[Python-Dev] Py3K: indirect coupling between raise and exception handler

Fri, 10 Mar 2000 09:28:13 -0600

Consider the following snippet of code from MySQLdb.py:

    try:
        self._query(query % escape_row(args, qc))
    except TypeError:
        self._query(query % escape_dict(args, qc))

It's not quite right.  There are at least four reasons I can think of why
the % operator might raise a TypeError:

    1. query has not enough format specifiers
    2. query has too many format specifiers
    3. argument type mismatch between individual format specifier and
       corresponding argument
    4. query expects dist-style interpolation

The except clause only handles the last case.  That leaves the other three
cases mishandled.  The above construct pretends that all TypeErrors possible
are handled by calling escape_dict() instead of escape_row().

I stumbled on case 2 yesterday and got a fairly useless error message when
the code in the except clause also bombed.  Took me a few minutes of head
scratching to see that I had an extra %s in my format string.  A note to
Andy Dustman, MySQLdb's author, yielded the following modified version:

    try:
        self._query(query % escape_row(args, qc))
    except TypeError, m:
        if m.args[0] == "not enough arguments for format string": raise
        if m.args[0] == "not all arguments converted": raise
        self._query(query % escape_dict(args, qc))

This will do the trick for me for the time being.  Note, however, that the
only way for Andy to decide which of the cases occurred (case 3 still isn't
handled above, but should occur very rarely in MySQLdb since it only uses
the more accommodating %s as a format specifier) is to compare the string
value of the message to see which of the four cases was raised.

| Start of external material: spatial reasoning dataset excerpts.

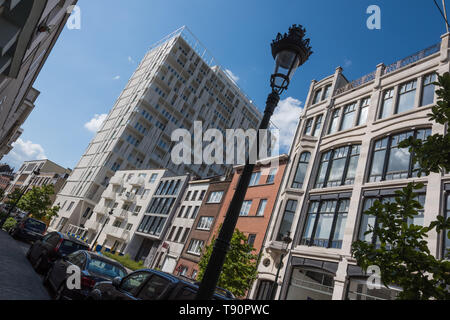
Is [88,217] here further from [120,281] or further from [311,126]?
[120,281]

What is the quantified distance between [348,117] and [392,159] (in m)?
6.30

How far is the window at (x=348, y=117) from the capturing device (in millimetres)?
23047

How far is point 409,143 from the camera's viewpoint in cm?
466

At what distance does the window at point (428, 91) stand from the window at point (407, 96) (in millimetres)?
610

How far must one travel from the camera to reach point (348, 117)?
2356 cm

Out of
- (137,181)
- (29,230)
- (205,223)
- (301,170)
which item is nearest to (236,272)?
(301,170)

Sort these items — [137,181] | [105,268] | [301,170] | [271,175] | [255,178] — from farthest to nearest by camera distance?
1. [137,181]
2. [255,178]
3. [271,175]
4. [301,170]
5. [105,268]

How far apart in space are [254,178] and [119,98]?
2056 inches

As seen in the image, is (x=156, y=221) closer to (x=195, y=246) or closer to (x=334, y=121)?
(x=195, y=246)

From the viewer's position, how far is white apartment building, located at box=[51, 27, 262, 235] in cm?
5728

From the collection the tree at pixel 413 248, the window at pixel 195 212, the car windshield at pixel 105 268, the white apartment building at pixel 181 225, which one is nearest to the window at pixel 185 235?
the white apartment building at pixel 181 225

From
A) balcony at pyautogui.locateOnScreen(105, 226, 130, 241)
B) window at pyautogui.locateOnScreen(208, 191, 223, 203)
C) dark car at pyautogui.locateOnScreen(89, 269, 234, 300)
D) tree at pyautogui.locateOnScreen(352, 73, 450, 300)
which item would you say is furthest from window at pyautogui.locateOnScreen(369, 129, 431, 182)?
balcony at pyautogui.locateOnScreen(105, 226, 130, 241)
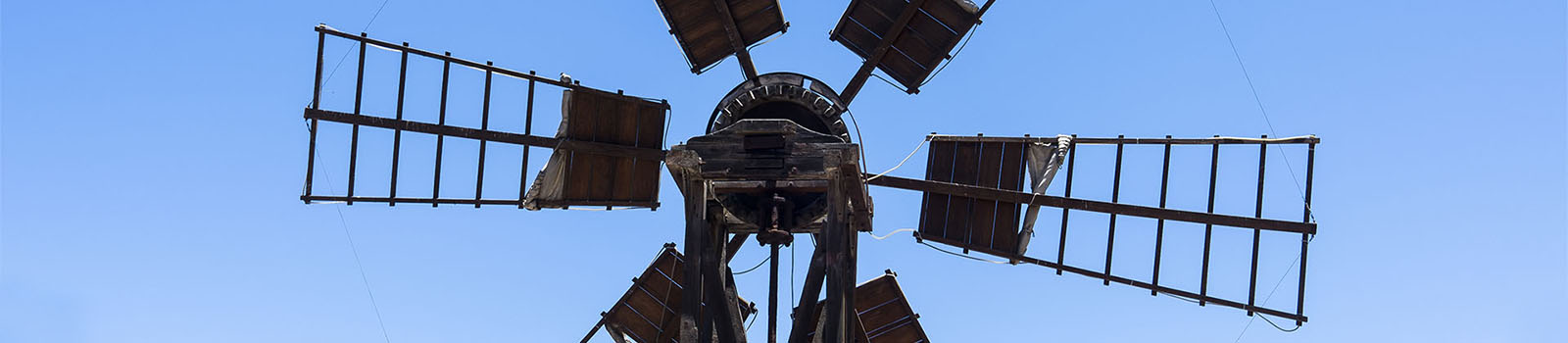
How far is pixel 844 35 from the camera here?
13242 millimetres

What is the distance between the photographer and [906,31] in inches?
513

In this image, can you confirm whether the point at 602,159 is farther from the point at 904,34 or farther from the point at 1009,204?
the point at 1009,204

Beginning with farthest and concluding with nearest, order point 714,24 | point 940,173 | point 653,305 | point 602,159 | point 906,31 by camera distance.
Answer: point 653,305 → point 940,173 → point 602,159 → point 906,31 → point 714,24

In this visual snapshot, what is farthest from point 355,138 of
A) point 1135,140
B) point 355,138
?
point 1135,140

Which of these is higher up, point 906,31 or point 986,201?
point 906,31

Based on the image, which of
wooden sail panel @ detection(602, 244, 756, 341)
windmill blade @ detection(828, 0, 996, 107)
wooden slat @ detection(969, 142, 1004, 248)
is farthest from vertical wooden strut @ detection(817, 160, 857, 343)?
wooden sail panel @ detection(602, 244, 756, 341)

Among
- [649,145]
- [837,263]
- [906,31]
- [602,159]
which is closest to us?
[837,263]

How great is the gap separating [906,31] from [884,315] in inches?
134

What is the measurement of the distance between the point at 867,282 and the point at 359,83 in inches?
224

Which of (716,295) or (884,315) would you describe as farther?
(884,315)

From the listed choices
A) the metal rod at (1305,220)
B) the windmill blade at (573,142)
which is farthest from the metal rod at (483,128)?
the metal rod at (1305,220)

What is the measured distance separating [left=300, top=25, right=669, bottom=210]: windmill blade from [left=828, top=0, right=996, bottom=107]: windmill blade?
200 cm

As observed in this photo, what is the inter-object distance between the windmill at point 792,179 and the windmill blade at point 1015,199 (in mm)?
14

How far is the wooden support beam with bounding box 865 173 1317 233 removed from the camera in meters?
13.4
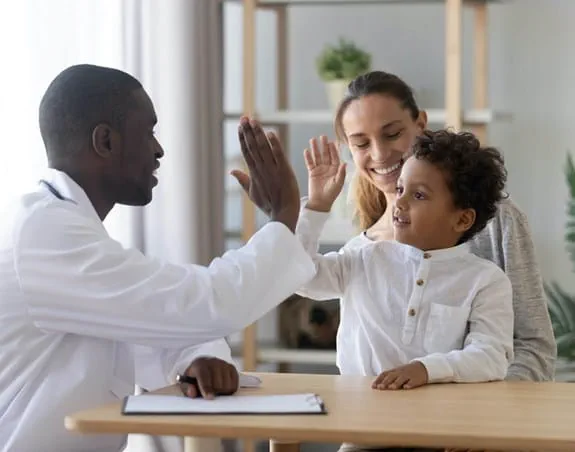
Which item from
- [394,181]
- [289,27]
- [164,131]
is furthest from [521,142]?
[394,181]

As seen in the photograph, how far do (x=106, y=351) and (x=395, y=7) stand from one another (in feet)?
7.79

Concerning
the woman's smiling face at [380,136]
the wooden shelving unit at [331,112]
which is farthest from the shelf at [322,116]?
the woman's smiling face at [380,136]

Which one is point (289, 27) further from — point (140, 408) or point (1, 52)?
point (140, 408)

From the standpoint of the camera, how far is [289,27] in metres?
3.88

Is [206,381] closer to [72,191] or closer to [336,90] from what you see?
[72,191]

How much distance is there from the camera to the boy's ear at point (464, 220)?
77.6 inches

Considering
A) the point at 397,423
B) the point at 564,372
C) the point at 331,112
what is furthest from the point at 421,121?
the point at 564,372

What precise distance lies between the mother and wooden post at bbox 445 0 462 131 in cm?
108

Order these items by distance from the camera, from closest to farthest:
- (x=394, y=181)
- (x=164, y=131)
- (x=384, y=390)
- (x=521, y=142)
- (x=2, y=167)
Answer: (x=384, y=390) < (x=394, y=181) < (x=2, y=167) < (x=164, y=131) < (x=521, y=142)

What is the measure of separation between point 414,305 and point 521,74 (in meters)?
2.02

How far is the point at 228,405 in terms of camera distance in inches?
58.4

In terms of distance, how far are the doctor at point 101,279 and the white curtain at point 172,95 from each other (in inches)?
45.3

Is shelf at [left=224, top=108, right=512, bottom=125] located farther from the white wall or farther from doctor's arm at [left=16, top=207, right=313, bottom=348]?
doctor's arm at [left=16, top=207, right=313, bottom=348]

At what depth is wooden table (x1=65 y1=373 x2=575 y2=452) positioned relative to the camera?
1.33 m
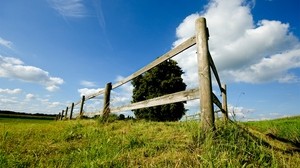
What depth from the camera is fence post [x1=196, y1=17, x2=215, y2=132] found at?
9.90 ft

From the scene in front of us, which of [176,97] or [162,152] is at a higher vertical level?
[176,97]

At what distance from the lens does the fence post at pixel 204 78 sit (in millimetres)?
3018

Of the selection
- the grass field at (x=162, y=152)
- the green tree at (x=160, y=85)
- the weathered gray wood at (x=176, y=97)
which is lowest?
the grass field at (x=162, y=152)

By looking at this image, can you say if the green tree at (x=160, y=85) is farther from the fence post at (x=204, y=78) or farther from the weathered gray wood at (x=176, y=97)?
the fence post at (x=204, y=78)

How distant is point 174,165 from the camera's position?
2365mm

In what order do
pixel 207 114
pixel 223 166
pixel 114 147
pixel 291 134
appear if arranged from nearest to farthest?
pixel 223 166 → pixel 207 114 → pixel 114 147 → pixel 291 134

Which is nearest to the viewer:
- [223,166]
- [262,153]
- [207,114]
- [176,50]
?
[223,166]

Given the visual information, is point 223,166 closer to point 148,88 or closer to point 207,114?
point 207,114

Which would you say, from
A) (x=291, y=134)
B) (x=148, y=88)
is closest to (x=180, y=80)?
(x=148, y=88)

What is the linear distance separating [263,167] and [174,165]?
911 mm

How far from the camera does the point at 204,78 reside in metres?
3.17

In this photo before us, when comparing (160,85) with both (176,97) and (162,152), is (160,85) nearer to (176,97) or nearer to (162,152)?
(176,97)

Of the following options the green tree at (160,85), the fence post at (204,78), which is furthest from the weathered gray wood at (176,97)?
the green tree at (160,85)

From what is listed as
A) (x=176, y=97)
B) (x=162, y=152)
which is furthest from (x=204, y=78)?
(x=162, y=152)
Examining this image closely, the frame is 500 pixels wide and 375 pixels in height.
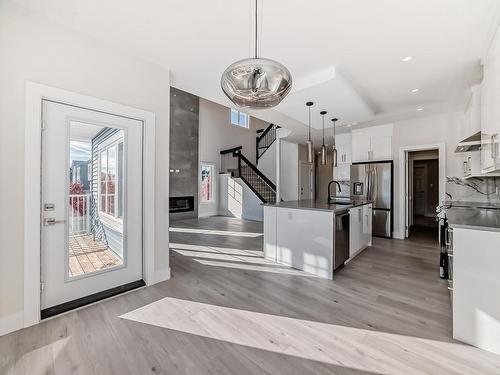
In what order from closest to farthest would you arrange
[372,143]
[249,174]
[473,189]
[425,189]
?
1. [473,189]
2. [372,143]
3. [425,189]
4. [249,174]

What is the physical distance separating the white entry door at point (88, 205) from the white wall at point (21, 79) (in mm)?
187

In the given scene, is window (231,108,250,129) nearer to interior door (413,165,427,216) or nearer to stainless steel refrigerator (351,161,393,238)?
stainless steel refrigerator (351,161,393,238)

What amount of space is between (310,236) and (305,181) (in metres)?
5.56

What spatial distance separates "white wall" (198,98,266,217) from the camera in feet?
29.9

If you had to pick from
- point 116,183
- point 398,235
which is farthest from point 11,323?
point 398,235

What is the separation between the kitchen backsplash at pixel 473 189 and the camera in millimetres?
4202

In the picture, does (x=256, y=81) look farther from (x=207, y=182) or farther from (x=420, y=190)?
(x=420, y=190)

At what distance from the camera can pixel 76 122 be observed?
2350mm

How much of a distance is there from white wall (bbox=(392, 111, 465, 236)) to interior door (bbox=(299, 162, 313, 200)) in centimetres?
324

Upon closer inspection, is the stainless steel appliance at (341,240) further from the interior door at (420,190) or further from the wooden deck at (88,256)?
the interior door at (420,190)

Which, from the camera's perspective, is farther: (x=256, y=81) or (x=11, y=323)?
(x=11, y=323)

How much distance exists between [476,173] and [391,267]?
185 cm

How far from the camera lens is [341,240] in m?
3.32

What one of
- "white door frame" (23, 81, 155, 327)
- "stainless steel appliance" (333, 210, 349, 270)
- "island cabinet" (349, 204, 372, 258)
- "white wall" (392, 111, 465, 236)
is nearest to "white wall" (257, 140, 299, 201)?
"white wall" (392, 111, 465, 236)
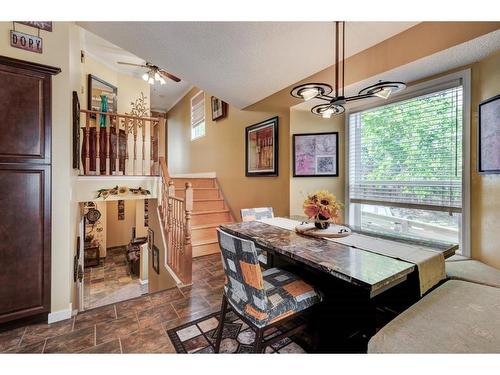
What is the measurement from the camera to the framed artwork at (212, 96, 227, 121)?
456 centimetres

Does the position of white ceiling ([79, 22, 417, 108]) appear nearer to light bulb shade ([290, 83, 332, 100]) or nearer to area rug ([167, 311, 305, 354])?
light bulb shade ([290, 83, 332, 100])

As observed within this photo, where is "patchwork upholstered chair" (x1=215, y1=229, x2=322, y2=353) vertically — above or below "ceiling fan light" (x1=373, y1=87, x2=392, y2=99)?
below

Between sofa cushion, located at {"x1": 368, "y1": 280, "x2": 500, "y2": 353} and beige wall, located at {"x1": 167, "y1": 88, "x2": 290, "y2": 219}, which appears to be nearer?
sofa cushion, located at {"x1": 368, "y1": 280, "x2": 500, "y2": 353}

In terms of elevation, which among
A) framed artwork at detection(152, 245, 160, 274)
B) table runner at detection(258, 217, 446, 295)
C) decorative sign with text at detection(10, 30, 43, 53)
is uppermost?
decorative sign with text at detection(10, 30, 43, 53)

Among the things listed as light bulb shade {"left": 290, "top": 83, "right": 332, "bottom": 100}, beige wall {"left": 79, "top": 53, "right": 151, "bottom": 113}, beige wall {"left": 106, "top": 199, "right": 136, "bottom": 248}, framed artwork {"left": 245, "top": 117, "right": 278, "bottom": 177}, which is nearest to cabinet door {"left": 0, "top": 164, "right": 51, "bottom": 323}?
light bulb shade {"left": 290, "top": 83, "right": 332, "bottom": 100}

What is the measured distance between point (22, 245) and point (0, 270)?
221mm

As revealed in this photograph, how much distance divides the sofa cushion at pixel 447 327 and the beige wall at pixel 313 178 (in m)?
1.81

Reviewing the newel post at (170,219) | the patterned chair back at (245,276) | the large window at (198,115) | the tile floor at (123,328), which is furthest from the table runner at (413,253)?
the large window at (198,115)

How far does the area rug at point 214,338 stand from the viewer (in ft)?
5.33

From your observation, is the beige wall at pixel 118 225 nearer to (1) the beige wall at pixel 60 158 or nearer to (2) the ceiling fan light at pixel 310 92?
(1) the beige wall at pixel 60 158

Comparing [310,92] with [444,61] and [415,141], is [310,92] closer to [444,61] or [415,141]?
[444,61]

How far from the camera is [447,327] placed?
1.09 m

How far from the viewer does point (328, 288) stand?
5.66 ft

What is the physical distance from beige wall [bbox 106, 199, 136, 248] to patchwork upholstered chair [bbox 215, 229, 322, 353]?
20.7ft
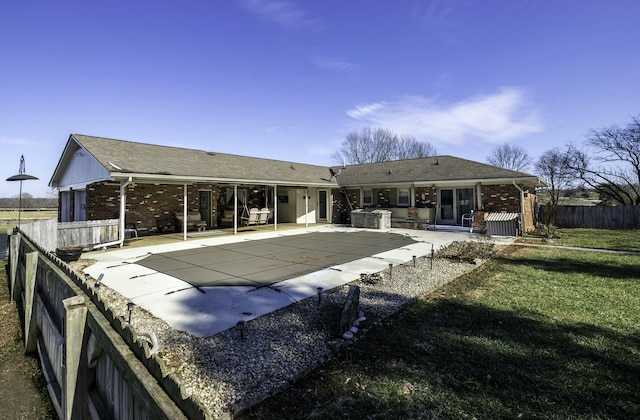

This strong coupling via the error message text between the exception being
raised (in C code, in this case) and the place where it's caught seems bad
to me and encourages authors to either not recover from errors or to recover
from them in the crudest fashion.  If Guido decides to tweak the TypeError
message in any fashion, perhaps to include the count of arguments in the
format string and argument tuple, this code will break.  It makes me wonder
if there's not a better mechanism waiting to be discovered.  Would it be
possible to publish an interface of some sort via the exceptions module that
would allow symbolic names or dictionary references to be used to decide
which case is being handled?  I envision something like the following in
exceptions.py:

    UNKNOWN_ERROR_CATEGORY = 0
    TYP_SHORT_FORMAT = 1
    TYP_LONG_FORMAT = 2
    ...
    IND_BAD_RANGE = 1

    message_map = {
        # leave
        (TypeError, ("not enough arguments for format string",)):
	    TYP_SHORT_FORMAT,
	(TypeError, ("not all arguments converted",)):
	    TYP_LONG_FORMAT,
	...
	(IndexError, ("list index out of range",)): IND_BAD_RANGE,
	...
    }

This would isolate the raw text of exception strings to just a single place
(well, just one place on the exception handling side of things).  It would
be used something like

    try:
        self._query(query % escape_row(args, qc))
    except TypeError, m:
        from exceptions import *
        exc_case = message_map.get((TypeError, m.args), UNKNOWN_ERROR_CATEGORY)
        if exc_case in [UNKNOWN_ERROR_CATEGORY,TYP_SHORT_FORMAT,
		        TYP_LONG_FORMAT]: raise
        self._query(query % escape_dict(args, qc))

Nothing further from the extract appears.